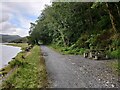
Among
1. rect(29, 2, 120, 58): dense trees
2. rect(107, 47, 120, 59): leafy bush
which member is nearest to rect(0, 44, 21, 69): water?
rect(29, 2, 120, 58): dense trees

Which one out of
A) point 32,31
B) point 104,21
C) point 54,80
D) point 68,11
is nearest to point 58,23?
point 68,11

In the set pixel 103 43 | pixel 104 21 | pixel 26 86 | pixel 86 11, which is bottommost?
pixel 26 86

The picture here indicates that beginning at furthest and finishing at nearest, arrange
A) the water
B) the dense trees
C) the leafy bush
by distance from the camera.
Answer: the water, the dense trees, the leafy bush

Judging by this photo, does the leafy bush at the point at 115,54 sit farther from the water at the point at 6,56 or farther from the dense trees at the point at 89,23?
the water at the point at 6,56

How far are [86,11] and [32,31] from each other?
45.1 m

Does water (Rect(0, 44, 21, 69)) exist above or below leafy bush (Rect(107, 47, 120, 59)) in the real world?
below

### WORK TO COMPLETE
Output everything from the record containing "Does water (Rect(0, 44, 21, 69))" down to the end of the records as a two-column CSV with the header row record_text,answer. Give one row for each record, with its text and its answer each in a single quoted field and any line breaks replaced by spaces.

### TASK SOLUTION
record_text,answer
"Does water (Rect(0, 44, 21, 69)) exist above or below leafy bush (Rect(107, 47, 120, 59)) in the real world?","below"